Re: PRODUCING and DESCRIBING UTF-8 with and without BOM

From: Michael \(michka\) Kaplan (michka@trigeminal.com)
Date: Mon Nov 04 2002 - 11:07:47 EST

Next message: Michael Everson: "Re: Header Reply-To"

Previous message: Otto Stolz: "Re: `` ", ` '"
In reply to: Joseph Boyle: "RE: PRODUCING and DESCRIBING UTF-8 with and without BOM"
Next in thread: Edward H Trager: "Re: PRODUCING and DESCRIBING UTF-8 with and without BOM"
Reply: Edward H Trager: "Re: PRODUCING and DESCRIBING UTF-8 with and without BOM"
Messages sorted by: [ date ] [ thread ] [ subject ] [ author ] [ attachment ]
Mail actions: [ respond to this message ] [ mail a new topic ]

Joesph,

> Software currently under development could use the identifiers for
choosing
> whether to require or emit BOM, like the file requirements checker I have
to
> write, and ICU/uconv.

Lets separate that into the two issuse it represents:

EMITTING: They could simply choose globally whether to emit the BOM or not.
If they wanted to get "fancy" they could have a command line option which
said whether to emit the bytes or not. But that is optional.

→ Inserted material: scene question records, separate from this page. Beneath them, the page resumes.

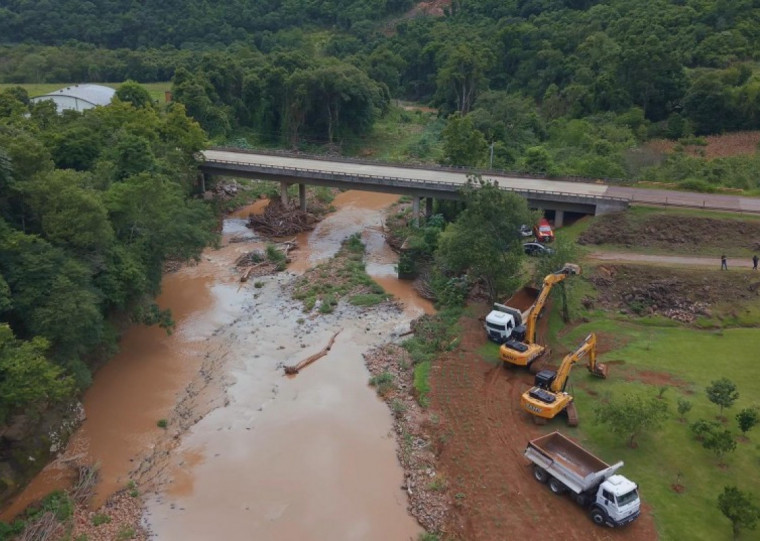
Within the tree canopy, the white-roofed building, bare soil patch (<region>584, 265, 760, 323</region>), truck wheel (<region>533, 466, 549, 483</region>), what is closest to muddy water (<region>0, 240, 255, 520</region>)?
the tree canopy

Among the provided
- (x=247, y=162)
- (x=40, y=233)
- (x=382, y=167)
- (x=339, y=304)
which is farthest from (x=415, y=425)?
(x=247, y=162)

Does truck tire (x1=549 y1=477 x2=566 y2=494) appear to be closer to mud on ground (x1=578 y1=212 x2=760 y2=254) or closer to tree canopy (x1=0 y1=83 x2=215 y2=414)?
tree canopy (x1=0 y1=83 x2=215 y2=414)

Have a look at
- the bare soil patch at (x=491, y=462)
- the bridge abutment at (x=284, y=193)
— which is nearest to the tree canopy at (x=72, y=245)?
the bridge abutment at (x=284, y=193)

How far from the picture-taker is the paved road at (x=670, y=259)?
1655 inches

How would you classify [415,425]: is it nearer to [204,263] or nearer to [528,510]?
[528,510]

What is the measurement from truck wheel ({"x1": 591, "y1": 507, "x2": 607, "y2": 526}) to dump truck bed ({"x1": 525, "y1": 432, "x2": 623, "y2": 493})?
2.72 ft

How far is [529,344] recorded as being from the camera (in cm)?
3466

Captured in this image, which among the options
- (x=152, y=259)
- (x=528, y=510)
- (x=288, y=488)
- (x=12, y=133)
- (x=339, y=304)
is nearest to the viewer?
(x=528, y=510)

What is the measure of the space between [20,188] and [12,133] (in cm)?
597

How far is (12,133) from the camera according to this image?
116 ft

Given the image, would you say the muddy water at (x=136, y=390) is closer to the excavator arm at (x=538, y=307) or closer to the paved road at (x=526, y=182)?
the paved road at (x=526, y=182)

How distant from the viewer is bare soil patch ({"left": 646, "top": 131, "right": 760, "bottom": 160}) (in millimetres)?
64062

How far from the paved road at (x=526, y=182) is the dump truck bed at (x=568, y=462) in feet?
97.1

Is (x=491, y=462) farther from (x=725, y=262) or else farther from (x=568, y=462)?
(x=725, y=262)
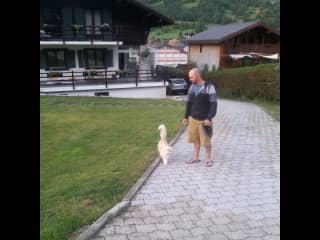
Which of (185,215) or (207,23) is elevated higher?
(207,23)

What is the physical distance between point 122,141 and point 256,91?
14.3m

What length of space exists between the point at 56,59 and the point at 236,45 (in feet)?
66.2

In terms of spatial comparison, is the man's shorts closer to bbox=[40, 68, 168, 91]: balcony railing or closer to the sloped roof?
bbox=[40, 68, 168, 91]: balcony railing

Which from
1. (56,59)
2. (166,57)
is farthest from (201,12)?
(56,59)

INCOMING TEXT: Trivial to simply chek. I say (once again) its THERE BYTES.
If hey are there then there is a BOM. Simple.

> The inability to update to one standard all possible consuming software
one
> might encounter (or for that matter human customers' opinions) is
precisely
> why producing and checking software has to handle both possibilities.

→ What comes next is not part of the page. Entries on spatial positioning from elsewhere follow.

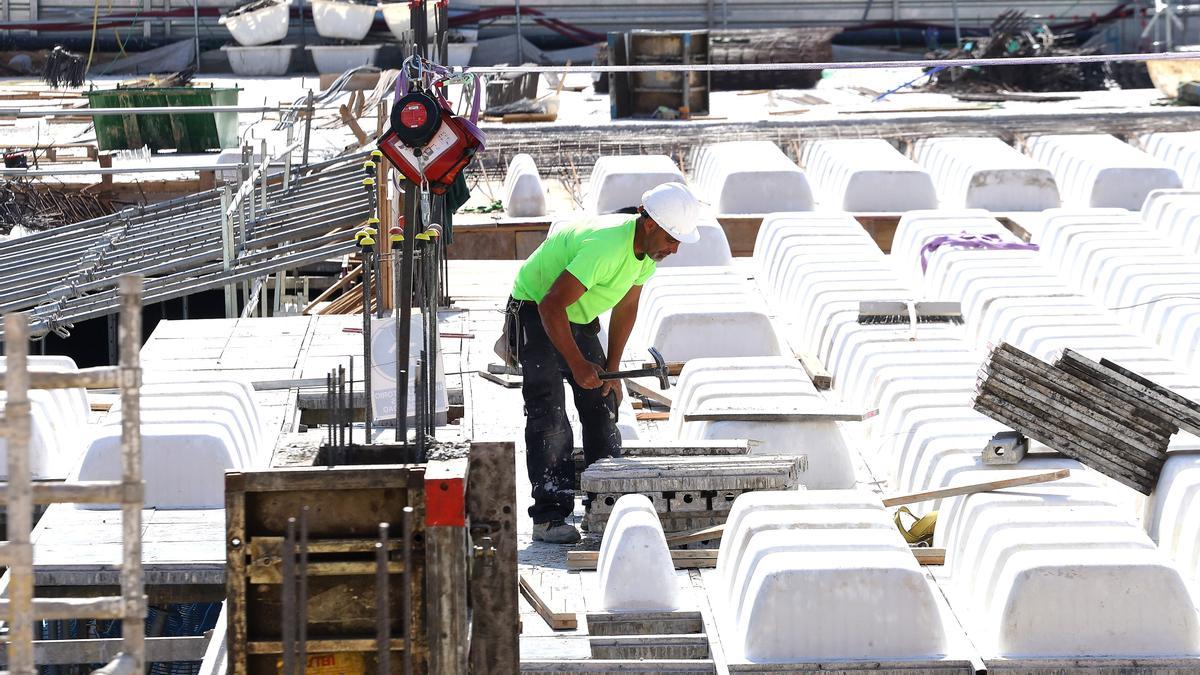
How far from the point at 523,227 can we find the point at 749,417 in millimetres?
10035

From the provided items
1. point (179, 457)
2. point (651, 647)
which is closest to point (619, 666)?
point (651, 647)

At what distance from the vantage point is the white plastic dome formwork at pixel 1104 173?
851 inches

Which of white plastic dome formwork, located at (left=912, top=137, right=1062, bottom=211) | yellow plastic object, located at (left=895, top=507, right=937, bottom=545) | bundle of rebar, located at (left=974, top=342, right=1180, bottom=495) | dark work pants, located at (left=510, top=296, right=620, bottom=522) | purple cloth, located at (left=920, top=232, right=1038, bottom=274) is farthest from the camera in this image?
white plastic dome formwork, located at (left=912, top=137, right=1062, bottom=211)

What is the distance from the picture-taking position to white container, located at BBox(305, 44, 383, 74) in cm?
3516

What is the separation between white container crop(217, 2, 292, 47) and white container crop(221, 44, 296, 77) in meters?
0.24

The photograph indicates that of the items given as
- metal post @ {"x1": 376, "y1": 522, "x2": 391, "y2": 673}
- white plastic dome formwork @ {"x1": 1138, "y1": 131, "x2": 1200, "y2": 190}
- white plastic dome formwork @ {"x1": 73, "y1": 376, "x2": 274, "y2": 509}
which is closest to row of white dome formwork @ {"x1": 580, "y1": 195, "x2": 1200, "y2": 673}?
white plastic dome formwork @ {"x1": 73, "y1": 376, "x2": 274, "y2": 509}

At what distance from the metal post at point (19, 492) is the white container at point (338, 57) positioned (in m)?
30.5

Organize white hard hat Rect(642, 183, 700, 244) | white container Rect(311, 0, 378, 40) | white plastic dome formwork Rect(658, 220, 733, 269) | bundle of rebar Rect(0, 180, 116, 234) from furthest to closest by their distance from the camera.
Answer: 1. white container Rect(311, 0, 378, 40)
2. bundle of rebar Rect(0, 180, 116, 234)
3. white plastic dome formwork Rect(658, 220, 733, 269)
4. white hard hat Rect(642, 183, 700, 244)

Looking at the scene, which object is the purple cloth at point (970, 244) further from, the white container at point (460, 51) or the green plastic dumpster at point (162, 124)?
the white container at point (460, 51)

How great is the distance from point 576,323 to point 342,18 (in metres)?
27.5

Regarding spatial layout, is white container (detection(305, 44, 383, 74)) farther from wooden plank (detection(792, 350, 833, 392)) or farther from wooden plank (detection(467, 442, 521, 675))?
wooden plank (detection(467, 442, 521, 675))

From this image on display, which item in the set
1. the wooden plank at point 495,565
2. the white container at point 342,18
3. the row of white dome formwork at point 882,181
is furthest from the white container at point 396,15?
the wooden plank at point 495,565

But the "both possibilities" are trivial adn its by no means dificult to do.
Having a good program that refuses to do a little work to handle three bytes
is like someone who runs a 100 mile marathon and then refuses to cross the
finish line because the line is yellor instead of white.

> What would you mean by "the right thing" as far as emitting BOM? Should
file
> conversion programs only allow output of non-BOM? (or with-BOM?) Or should
> they take the specification in an argument separate from the charset name?
> As said before this unnecessarily requires extra logic.

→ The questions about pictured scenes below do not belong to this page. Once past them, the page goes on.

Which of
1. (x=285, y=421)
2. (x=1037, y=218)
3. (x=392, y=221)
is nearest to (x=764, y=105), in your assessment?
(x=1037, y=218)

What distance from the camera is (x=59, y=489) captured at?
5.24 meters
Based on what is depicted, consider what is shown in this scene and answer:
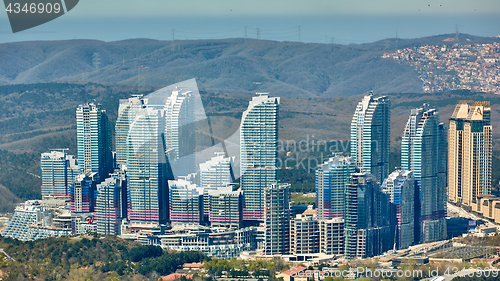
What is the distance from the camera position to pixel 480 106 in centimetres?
2795

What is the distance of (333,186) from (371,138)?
3.25 meters

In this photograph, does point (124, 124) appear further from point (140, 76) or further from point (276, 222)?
point (140, 76)

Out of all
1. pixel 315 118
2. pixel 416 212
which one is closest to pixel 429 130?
pixel 416 212

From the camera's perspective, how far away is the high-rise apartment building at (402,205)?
906 inches

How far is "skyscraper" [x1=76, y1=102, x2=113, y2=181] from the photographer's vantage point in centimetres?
2612

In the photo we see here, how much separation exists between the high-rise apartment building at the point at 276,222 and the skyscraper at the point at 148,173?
3230 millimetres

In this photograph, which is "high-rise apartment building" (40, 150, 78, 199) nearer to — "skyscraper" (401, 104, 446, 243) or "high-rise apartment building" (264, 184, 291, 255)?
"high-rise apartment building" (264, 184, 291, 255)

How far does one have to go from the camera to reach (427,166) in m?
24.5

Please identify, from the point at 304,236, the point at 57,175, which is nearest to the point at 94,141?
the point at 57,175

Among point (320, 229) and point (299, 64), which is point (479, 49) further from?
point (320, 229)

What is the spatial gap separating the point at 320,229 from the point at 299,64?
5220cm

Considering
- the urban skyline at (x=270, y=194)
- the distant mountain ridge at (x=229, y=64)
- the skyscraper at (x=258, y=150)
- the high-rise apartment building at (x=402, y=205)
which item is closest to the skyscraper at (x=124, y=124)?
the urban skyline at (x=270, y=194)

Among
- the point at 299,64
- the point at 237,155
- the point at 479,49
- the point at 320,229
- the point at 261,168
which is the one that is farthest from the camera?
the point at 299,64

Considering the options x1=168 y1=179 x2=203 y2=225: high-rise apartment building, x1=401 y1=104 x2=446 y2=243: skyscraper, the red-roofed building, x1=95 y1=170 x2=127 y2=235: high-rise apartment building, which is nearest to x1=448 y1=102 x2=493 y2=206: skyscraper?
x1=401 y1=104 x2=446 y2=243: skyscraper
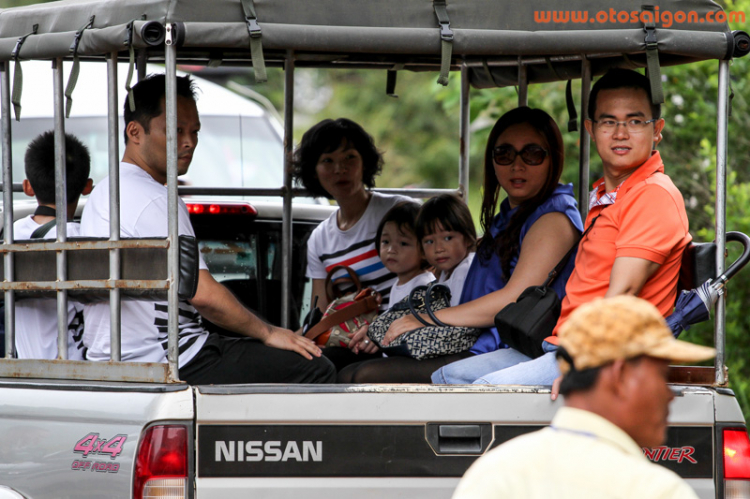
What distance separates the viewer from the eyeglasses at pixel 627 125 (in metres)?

Already answered --- they can make a global decision, like notepad or other
programs do. Especially if the progammer finds the idea of setting it as a
huge hardship, they can skip that work and simply choose whether they want
it or not....

I plead with you -- keep it SIMPLE. :-)

MichKa

Next message: Michael Everson: "Re: Header Reply-To"
Previous message: Otto Stolz: "Re: `` ", ` '"
In reply to: Joseph Boyle: "RE: PRODUCING and DESCRIBING UTF-8 with and without BOM"
Next in thread: Edward H Trager: "Re: PRODUCING and DESCRIBING UTF-8 with and without BOM"
Reply: Edward H Trager: "Re: PRODUCING and DESCRIBING UTF-8 with and without BOM"
Messages sorted by: [ date ] [ thread ] [ subject ] [ author ] [ attachment ]
Mail actions: [ respond to this message ] [ mail a new topic ]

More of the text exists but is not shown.